Le téléphérique vous y dépose sans prévenir. L’instant d’avant, vous êtes suspendu au-dessus du détroit, à regarder un cortège de superpétroliers — si nombreux qu’ils ressemblent à une ville flottante — ancrés en formation parfaite au large de l’île Brani. L’instant d’après, vous vous trouvez sur Siloso Beach, le sable fraîchement ratissé, le soleil équatorial tombant avec une précision qui semble, à Singapour, parfaitement intentionnelle.

Du sable sur agenda

Je m’attendais à ressentir l’absurdité de la chose. Sentosa est un paradis fabriqué — l’île fut une base militaire britannique, puis un kampung, aujourd’hui un complexe touristique relié au continent par une digue, un monorail, un téléphérique et une volonté administrative implacable. Le sable de Siloso et de Palawan a été importé. Les palmiers ont été plantés. Et pourtant, debout au bord de l’eau à sept heures du matin, avant que les beach clubs n’aient monté leurs basses, j’ai ressenti quelque chose qui ressemblait à de l’apaisement.

Lia était assise sur une chaise de plage louée, en train de manger une noix de coco achetée à un chariot près de Beach Station, et moi je me tenais à l’orée de la mer de Chine méridionale à regarder un pétrolier qui bougeait à peine. Le navire faisait un demi-kilomètre de long, chargé de brut, attendant son tour pour entrer dans le port qui traite plus de tonnage de conteneurs que presque n’importe où ailleurs sur terre. Ce n’était pas une carte postale. C’était un fait.

Palawan et le point le plus méridional

La promenade vers l’est de Siloso jusqu’à Palawan prend une vingtaine de minutes sur le chemin de planches qui serpente entre les raisins de mer et les casuarinas. Palawan Beach est légèrement plus calme à son extrémité, là où un pont suspendu rejoint un petit îlot que Singapour commercialise, avec la modestie qui lui est coutumière, comme le point le plus méridional de l’Asie continentale. Un panneau le confirme. J’ai traversé le pont surtout pour pouvoir dire que je l’avais fait.
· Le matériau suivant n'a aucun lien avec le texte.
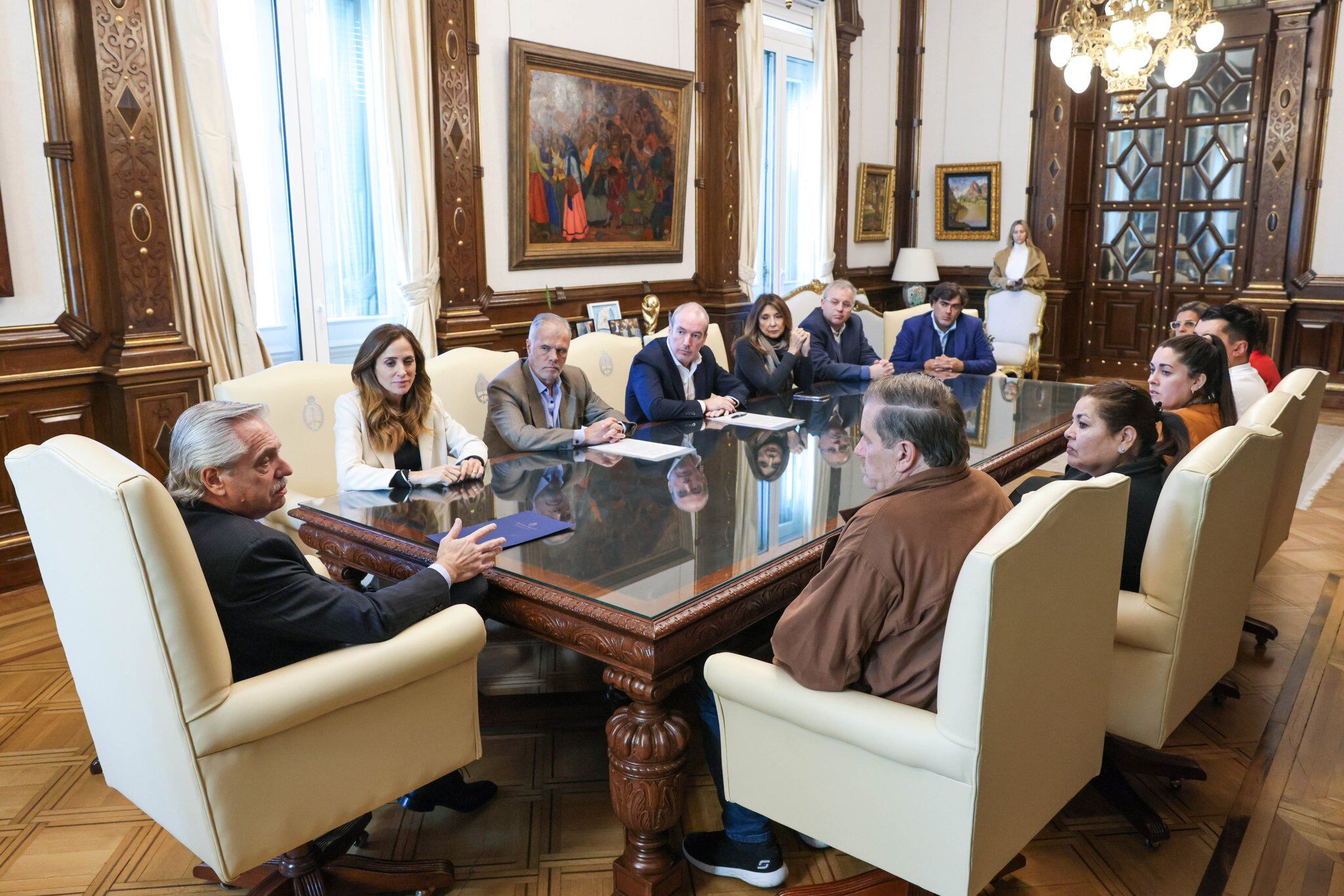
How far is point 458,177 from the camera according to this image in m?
5.61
Ce qui m’a surpris, c’est la lumière à cette heure-là — dorée, rasante, rebondissant sur le détroit d’une façon qui faisait luire les pétroliers. Toute la scène orchestrée est devenue brièvement cinématographique. Je ne m’attendais pas à être ému par une plage urbaine sur une île touristique, et puis je l’ai été, pendant exactement quatre minutes, jusqu’à ce qu’une enceinte quelque part se mette à diffuser de la musique de club avant neuf heures du matin.

Tanjong Beach et la logique du soir

Tanjong Beach, la plus à l’est et la moins fréquentée des trois, prend tout son sens en fin d’après-midi. Les foules se clairsèment, la lumière vire à l’ambre, et le bar commence à se remplir de gens qui considèrent une plage de Singapour comme une véritable destination de fin de journée, et non comme une étape entre deux attractions. J’ai commandé une bière Tiger et regardé les porte-conteneurs dériver lentement vers le sud. La mer était chaude, brune sur les bords, et tout à fait réelle.

Quand y aller : Venez entre novembre et début février, quand la mousson du nord-est rend les températures légèrement plus supportables et que les averses de l’après-midi sont plus courtes. Arrivez avant 9h en semaine pour avoir l’eau pour vous seul.